Black Scribes Changed Narrative of Black Athletes

In a new "sports journalism" entry for the Oxford African American Studies Center, an online encyclopedia edited by Harvard scholar Henry Louis Gates Jr., sports journalist Kevin Blackistone says that "African American newspapers and sports writers changed the narrative of the African American athlete in particular and sports in the United States in general."
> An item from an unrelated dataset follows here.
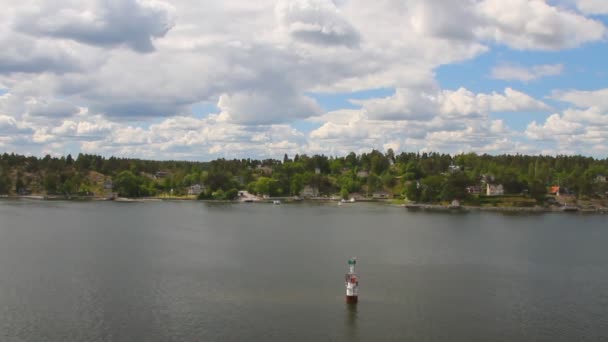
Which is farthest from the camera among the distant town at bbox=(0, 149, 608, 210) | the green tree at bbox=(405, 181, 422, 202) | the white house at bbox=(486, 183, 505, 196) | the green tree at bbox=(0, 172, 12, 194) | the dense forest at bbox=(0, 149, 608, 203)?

Kevin BlackistoneBlackistone is a longtime national sports columnist who holds the Shirley Povich Chair in Sports Journalism at the University of Maryland, College Park and is a panelist on ESPN's "Around the Horn."

Here is an excerpt:

"The lens constructed by white sports media to view sports was built primarily to serve white audiences, not the black athletes so often the subjects of sports coverage. As such, white sports journalists often supported rather than challenged stereotypes steeped in beliefs of racial superiority. Most infamously, studies of sports broadcasts in the second half of the twentieth century have shown how the success of black athletes was credited to their perceived natural athletic ability, while the success of their white counterparts was tied to diligence and, most important, intelligence. The basketball star Michael Jordan was lauded for his athleticism; the white basketball star Larry Bird was lauded for making brilliant plays.
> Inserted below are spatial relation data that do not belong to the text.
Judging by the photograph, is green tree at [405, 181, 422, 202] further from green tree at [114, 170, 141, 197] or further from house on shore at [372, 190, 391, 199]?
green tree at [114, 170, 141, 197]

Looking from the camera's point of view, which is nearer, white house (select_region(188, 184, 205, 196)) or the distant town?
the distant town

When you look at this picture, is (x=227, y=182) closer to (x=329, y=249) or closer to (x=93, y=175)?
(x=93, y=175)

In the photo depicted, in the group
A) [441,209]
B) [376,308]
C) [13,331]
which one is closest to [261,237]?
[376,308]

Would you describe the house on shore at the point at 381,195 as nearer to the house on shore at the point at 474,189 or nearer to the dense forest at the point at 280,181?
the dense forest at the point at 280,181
"That same lens also more often treated black athletes in a pejorative manner than it did white athletes. Black athletes have been presented as more self-centered, arrogant, and mercenary. They are more often described with words and phraseology that infantilized them. For example, a 2009 study of differences in the coverage of black and white athletes who engaged in contract holdouts found that the black athlete was 'emasculated' and that sports writers treated him 'like a moody adolescent incapable of making significant decisions on his own.' The white athlete who held out escaped criticism and instead was said to be a victim of his employer's 'history of inept negotiating.' Black athletes have continued to be portrayed more as deviants, drug abusers, women-beaters, and menaces to society, or, in general, as 'black men misbehaving.'

". . . African American newspapers and sports writers changed the narrative of the African American athlete in particular and sports in the United States in general. They celebrated rather than derided African American athletes, most notably black baseball players who started their own leagues after being barred from playing in the white-operated major leagues. African American sportswriters also engaged heavily in advocacy journalism, in particular by questioning the legitimacy of whites-only sports."